指示 A: 引用文の後に並ぶ行のうち、「Among these —」を含む行から「96.5 meters」を含む行までを、一字も変えずに書き写してください。

引用文:
..........
M・バジレア・シュリンク著『救い主の母の道―キリストとともに、キリストのために』エピローグより一部抜粋

 

 

ルターは生きている限り、母マリアを尊び、母マリアの祝日を聖別し、マリアの賛歌(マグニフィカート)を毎日歌っていました。

 

↑ マリアの賛歌(マグニフィカート)を毎日歌っていたルター

 

その彼が、聖書から私たちに示してくれた言葉を読むと、マリアに対する正しい態度から、私たちがいかに離れてしまっているかを感じるのです。私たち新教徒(プロテスタント)すべての考え方は、いかに合理主義に感化されていることでしょう。ルーテル教会の信仰告白書の中に、マリアは「最も深い尊敬に値する」という文章が載っているにもかかわらずです(アウグスブルグの信仰告白の説教21:27参照)。

 

合理主義は、もはや、聖なるものの秘密を何も知ろうとしません。聖なるものは、この地上のものからかけ離れており、人間の理性では理解することはできません。人は、聖なるものをただ畏れをもって崇拝するだけです。合理主義の中で、人々は、すべてを理解しようとし、理解できないものを捨て去りました。それとは反対に、聖書は、聖なるものの神秘をたいせつに扱っています。聖書は、それを分析せず、それどころか非常な慎重さをもって、しばしばその言葉を控えさえしています。
..........
元データ

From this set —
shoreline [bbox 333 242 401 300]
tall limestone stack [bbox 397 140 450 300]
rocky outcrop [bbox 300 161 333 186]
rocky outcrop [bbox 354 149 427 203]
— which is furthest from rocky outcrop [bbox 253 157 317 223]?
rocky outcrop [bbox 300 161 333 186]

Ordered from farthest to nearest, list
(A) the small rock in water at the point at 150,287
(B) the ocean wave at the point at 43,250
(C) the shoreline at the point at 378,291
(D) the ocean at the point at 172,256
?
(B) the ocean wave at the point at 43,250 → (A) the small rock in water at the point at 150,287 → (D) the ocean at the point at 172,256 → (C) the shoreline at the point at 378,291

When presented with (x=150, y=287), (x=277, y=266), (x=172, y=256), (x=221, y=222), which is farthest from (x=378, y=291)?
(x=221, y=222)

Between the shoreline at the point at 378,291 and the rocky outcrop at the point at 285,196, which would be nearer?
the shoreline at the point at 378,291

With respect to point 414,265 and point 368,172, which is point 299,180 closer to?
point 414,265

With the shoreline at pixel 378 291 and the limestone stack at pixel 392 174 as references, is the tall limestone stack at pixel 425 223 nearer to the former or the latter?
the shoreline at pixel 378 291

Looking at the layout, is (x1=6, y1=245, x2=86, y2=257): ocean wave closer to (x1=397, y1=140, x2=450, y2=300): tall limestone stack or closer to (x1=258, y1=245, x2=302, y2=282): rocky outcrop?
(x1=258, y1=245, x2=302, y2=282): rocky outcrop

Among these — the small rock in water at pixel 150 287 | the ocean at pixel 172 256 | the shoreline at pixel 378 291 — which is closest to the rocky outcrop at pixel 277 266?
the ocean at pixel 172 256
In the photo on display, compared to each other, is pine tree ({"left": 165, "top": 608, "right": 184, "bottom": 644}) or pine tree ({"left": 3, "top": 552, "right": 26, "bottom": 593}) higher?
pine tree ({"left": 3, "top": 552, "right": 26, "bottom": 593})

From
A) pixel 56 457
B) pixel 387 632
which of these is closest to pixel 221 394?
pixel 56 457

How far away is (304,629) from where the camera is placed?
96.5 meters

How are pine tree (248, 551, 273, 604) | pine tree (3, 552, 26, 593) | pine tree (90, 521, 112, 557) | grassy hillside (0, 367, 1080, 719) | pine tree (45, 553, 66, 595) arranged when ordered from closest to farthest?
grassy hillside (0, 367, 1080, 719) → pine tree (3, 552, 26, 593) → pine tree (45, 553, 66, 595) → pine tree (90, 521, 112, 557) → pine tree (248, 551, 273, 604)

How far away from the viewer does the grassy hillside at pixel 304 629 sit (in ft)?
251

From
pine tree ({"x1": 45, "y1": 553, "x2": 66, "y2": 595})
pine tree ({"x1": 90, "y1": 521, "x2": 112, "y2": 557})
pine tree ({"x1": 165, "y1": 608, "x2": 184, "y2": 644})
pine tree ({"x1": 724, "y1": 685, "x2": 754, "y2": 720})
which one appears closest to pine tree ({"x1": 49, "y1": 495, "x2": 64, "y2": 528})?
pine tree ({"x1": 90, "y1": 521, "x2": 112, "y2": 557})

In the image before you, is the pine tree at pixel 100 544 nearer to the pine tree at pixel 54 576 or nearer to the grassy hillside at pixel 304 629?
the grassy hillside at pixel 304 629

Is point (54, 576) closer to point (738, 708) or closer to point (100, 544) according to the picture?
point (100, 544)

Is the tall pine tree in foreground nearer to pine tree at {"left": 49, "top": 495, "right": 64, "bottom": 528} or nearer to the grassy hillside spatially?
..........
指示 B: 引用文の「合理主義は、もはや、聖なるも」から「の言葉を控えさえしています。」までを、「合理主義」を「理性主義」に入れ替えたうえで書き直してください。

解答 A:
Among these — the small rock in water at pixel 150 287 | the ocean at pixel 172 256 | the shoreline at pixel 378 291 — which is closest to the rocky outcrop at pixel 277 266?
the ocean at pixel 172 256
In the photo on display, compared to each other, is pine tree ({"left": 165, "top": 608, "right": 184, "bottom": 644}) or pine tree ({"left": 3, "top": 552, "right": 26, "bottom": 593}) higher?
pine tree ({"left": 3, "top": 552, "right": 26, "bottom": 593})

From
A) pixel 56 457
B) pixel 387 632
which of these is closest to pixel 221 394?
pixel 56 457

How far away is (304,629) from where the camera is placed?
96.5 meters

解答 B:
理性主義は、もはや、聖なるものの秘密を何も知ろうとしません。聖なるものは、この地上のものからかけ離れており、人間の理性では理解することはできません。人は、聖なるものをただ畏れをもって崇拝するだけです。理性主義の中で、人々は、すべてを理解しようとし、理解できないものを捨て去りました。それとは反対に、聖書は、聖なるものの神秘をたいせつに扱っています。聖書は、それを分析せず、それどころか非常な慎重さをもって、しばしばその言葉を控えさえしています。